Answer these questions from the court judgment:
1. How many kilograms of paua did Mr Paenga unlawfully gather and sell?
2. What was the Ministry of Fisheries undercover operation called?
3. Where did the undercover officer take the divers once a diving session was completed?

Text to read:
- - - - -

Paenga v Ministry of Fisheries HC Wellington CRI 2009-485-150
[2010] NZHC 195
•4 March 2010
IN THE HIGH COURT OF NEW ZEALAND
WELLINGTON REGISTRY
CRI-2009-485-150
REECE PAENGA
Appellant
v
MINISTRY OF FISHERIES
Respondent
Hearing: 16 February 2010
Appearances: M Baker for the appellant
M Snape for the respondent
Judgment: 4 March 2010 at 4.05pm
JUDGMENT OF CLIFFORD J
Introduction
[1] On 18 August 2009 Mr Paenga was found guilty after a summary trial in the
District Court by Judge Harrop on 15 charges under s 252(1)(e) of the Fisheries Act
1996 of knowingly acting in contravention of the Fisheries Act 1996 to obtain a benefit. Mr Paenga’s offending involved him unlawfully gathering and selling
257.3 kilograms of paua. Mr Paenga was subsequently sentenced by the Judge on 13
October 2009 to two years’ and three months’ imprisonment on each of those 15
charges, to be served concurrently. Mr Paenga now appeals that sentence on the basis that it is manifestly excessive.
PAENGA V MINISTRY OF FISHERIES HC WN CRI-2009-485-150 4 March 2010
Background
[2] Mr Paenga was charged following an extensive undercover operation carried out by the Ministry of Fisheries called “Operation Paid”. Operation Paid involved
an undercover Fisheries officer acting as a purchaser of black market paua. Around
60 people, including Mr Paenga, were charged as a result of Operation Paid. The people charged carried out a variety of roles in connection with black market paua. Mr Paenga, and a number of others, were divers for, and sellers of, illegally harvested paua.
[3] Mr Paenga’s offending occurred over a six month period from late 2007 to the early 2008. Typically it involved the undercover Fisheries officer taking Mr Paenga and other acquaintances of his who were also divers and who were charged
as part of Operation Paid, to and from diving sites on the Wellington and South Wairarapa coasts. Once the diving session was completed, the undercover officer would take the divers back to a garage in a Wellington suburb he was using for the purposes of his undercover operation. There each diver’s paua would be weighed, and he would be paid individually for it.

- - - - -

Material provided:

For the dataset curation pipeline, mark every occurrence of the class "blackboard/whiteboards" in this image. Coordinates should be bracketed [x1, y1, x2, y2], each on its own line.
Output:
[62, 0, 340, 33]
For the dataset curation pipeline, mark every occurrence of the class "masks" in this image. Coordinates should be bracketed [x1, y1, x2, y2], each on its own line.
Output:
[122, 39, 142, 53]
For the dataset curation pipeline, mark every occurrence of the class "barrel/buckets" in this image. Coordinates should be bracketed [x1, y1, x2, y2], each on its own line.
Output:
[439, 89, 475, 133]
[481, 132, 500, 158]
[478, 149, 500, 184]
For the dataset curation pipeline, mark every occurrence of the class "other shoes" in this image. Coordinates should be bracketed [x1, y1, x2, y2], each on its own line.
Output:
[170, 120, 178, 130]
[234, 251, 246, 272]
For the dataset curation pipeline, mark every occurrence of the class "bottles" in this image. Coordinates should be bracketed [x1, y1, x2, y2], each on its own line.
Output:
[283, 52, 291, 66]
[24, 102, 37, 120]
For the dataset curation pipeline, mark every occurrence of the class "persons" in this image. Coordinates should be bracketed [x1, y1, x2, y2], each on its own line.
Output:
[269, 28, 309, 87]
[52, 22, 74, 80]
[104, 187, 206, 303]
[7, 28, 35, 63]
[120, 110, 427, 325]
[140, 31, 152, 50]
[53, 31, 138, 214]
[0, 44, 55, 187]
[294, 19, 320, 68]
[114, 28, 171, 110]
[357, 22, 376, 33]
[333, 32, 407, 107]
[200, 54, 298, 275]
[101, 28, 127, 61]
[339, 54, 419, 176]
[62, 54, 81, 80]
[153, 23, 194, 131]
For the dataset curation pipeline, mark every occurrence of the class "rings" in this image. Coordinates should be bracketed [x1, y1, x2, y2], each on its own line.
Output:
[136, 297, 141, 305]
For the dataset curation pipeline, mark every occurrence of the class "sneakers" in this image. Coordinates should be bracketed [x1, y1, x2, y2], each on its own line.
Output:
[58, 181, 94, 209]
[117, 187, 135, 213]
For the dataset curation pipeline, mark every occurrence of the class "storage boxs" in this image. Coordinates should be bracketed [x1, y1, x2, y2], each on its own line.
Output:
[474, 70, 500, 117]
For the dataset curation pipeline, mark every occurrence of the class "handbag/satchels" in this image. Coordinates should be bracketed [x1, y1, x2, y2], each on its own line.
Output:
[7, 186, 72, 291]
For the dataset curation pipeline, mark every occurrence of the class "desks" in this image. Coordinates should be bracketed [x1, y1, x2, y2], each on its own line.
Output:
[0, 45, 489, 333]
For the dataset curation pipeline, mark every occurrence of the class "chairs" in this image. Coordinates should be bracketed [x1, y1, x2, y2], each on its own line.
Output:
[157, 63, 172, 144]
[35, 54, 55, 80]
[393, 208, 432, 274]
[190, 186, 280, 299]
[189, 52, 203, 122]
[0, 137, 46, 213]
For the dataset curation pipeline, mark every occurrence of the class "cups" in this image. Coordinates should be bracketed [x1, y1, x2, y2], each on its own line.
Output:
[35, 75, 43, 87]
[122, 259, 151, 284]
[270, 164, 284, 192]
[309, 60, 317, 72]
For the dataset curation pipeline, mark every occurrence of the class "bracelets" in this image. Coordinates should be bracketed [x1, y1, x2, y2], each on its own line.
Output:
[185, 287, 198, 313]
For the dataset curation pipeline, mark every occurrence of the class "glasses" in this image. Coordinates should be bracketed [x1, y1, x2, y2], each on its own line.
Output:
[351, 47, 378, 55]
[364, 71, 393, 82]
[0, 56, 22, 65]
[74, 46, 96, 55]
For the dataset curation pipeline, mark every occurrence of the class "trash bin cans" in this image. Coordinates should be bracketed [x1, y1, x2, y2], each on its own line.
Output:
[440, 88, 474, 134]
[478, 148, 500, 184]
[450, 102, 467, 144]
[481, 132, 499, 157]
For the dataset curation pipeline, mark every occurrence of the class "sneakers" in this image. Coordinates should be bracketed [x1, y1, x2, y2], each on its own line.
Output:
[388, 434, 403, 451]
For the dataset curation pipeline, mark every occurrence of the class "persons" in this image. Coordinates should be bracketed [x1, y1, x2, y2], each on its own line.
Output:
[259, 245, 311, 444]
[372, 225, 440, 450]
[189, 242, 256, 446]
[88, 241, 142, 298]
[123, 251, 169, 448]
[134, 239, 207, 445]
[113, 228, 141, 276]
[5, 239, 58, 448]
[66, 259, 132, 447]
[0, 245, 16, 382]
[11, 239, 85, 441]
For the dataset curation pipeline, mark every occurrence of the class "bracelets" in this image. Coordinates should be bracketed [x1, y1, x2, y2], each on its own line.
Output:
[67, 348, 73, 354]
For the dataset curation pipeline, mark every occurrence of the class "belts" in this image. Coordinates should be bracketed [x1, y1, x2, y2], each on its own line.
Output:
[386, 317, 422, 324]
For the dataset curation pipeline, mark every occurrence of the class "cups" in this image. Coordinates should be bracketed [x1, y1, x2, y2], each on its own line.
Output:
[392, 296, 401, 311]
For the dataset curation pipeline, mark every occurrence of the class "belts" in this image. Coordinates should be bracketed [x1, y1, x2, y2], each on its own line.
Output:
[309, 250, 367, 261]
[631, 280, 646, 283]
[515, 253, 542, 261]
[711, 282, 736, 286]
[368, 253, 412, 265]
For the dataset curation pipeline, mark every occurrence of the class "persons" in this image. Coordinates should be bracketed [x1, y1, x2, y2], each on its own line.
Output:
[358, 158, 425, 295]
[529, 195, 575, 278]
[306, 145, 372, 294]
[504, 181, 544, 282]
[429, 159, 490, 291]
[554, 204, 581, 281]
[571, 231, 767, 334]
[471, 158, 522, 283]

- - - - -

Reply:
1. 257.3 kilograms
2. Operation Paid
3. A garage in a Wellington suburb that he was using for his undercover operation